● Given text:
* BEGIN *

Our common units trade on the NYSE. Because we are a publicly traded limited partnership, the NYSE does not require us to have a majority of independent directors on our general partner’s board of directors or to establish a compensation committee or a nominating and corporate governance committee. Additionally, any future issuance of additional common units or other securities, including to affiliates, will not be subject to the NYSE’s shareholder approval rules that apply to a corporation. Accordingly, unitholders do not have the same protections afforded to certain corporations that are subject to all of the NYSE corporate governance requirements.

 

A unitholder’s liability may not be limited if a court finds that unitholder action constitutes control of our business.

 

A general partner of a partnership generally has unlimited liability for the obligations of the partnership, except for those contractual obligations of the partnership that are expressly made without recourse to the general partner. Our partnership is organized under Delaware law, and we conduct business in a number of other states. The limitations on the liability of holders of limited partner interests for the obligations of a limited partnership have not been clearly established in some of the other states in which we do business. A unitholder could be liable for any and all of our obligations as if a unitholder were a general partner, if a court or government agency were to determine that unitholders’ right to act with other unitholders to remove or replace our general partner, to approve some amendments to our partnership agreement, or to take other actions under our partnership agreement constitute “control” of our business.

 

Our Series A Preferred Units have rights, preferences and privileges that are not held by, and are preferential to the rights of, holders of our common units.

 

Our Series A Preferred Units rank senior to our common units with respect to distribution rights and rights upon liquidation. These preferences could adversely affect the market price for our common units or could make it more difficult for us to sell our common units in the future.

* END *

● Requirement:
Reproduce the partnership risk text word for word, beginning at the words "Our common units trade" and stopping after "control of our business.".

● Data records:
* BEGIN *

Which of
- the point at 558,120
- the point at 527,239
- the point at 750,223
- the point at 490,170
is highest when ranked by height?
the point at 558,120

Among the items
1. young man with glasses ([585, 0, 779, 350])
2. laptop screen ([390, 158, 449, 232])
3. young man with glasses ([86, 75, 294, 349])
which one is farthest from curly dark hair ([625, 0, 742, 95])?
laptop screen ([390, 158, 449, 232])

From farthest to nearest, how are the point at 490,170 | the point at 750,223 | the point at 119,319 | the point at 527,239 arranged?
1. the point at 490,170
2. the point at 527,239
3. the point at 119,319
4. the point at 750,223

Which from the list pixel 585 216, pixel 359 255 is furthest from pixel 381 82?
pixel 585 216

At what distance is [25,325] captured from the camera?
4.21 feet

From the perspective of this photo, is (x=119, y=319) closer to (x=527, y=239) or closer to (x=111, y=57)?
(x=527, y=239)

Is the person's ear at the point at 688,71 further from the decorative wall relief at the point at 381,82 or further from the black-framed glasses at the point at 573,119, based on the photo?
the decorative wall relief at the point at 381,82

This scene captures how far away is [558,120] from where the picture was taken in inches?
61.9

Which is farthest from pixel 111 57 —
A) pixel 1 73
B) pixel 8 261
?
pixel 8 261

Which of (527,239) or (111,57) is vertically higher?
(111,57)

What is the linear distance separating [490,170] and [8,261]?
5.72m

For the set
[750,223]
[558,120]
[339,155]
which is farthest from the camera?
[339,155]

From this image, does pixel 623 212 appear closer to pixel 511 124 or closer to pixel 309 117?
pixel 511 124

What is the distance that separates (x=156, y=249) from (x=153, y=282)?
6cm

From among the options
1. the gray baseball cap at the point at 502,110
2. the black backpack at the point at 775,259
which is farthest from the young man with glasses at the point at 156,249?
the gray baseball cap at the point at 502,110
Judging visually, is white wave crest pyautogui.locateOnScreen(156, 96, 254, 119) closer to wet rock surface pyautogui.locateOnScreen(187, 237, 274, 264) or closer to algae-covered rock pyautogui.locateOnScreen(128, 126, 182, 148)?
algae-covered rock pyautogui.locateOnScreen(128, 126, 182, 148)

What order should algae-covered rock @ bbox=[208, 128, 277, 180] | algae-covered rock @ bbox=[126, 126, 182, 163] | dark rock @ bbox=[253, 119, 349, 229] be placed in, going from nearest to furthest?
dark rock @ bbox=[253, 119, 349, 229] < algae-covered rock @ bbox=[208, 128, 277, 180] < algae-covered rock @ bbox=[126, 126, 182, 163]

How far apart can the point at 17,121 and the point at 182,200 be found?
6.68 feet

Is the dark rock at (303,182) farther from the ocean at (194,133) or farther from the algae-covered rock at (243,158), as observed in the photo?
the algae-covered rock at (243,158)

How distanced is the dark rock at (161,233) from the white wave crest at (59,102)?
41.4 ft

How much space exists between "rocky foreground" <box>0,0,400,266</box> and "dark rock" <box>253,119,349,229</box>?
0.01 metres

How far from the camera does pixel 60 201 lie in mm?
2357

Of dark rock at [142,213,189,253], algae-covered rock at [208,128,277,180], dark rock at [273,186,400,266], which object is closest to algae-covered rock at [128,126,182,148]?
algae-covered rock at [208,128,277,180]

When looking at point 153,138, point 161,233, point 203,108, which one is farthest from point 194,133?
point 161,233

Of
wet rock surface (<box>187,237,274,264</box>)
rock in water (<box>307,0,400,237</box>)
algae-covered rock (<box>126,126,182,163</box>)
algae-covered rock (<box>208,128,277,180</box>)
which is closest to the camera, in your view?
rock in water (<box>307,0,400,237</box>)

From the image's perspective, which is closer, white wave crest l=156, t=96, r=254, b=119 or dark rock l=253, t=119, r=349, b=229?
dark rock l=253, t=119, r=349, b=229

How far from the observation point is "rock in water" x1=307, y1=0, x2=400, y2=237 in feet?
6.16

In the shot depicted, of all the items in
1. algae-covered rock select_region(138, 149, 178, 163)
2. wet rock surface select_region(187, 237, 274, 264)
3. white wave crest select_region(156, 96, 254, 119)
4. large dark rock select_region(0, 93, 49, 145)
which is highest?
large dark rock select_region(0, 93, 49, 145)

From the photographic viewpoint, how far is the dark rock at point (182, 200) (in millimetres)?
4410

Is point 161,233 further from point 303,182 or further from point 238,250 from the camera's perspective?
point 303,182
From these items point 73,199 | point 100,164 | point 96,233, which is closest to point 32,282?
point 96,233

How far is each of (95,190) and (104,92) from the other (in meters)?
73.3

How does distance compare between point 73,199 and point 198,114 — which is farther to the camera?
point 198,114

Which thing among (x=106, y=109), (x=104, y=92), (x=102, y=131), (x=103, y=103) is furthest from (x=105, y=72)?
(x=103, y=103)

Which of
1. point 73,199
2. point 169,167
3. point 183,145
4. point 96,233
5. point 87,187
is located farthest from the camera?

* END *

● Expected answer:
Our common units trade on the NYSE. Because we are a publicly traded limited partnership, the NYSE does not require us to have a majority of independent directors on our general partner’s board of directors or to establish a compensation committee or a nominating and corporate governance committee. Additionally, any future issuance of additional common units or other securities, including to affiliates, will not be subject to the NYSE’s shareholder approval rules that apply to a corporation. Accordingly, unitholders do not have the same protections afforded to certain corporations that are subject to all of the NYSE corporate governance requirements.

 

A unitholder’s liability may not be limited if a court finds that unitholder action constitutes control of our business.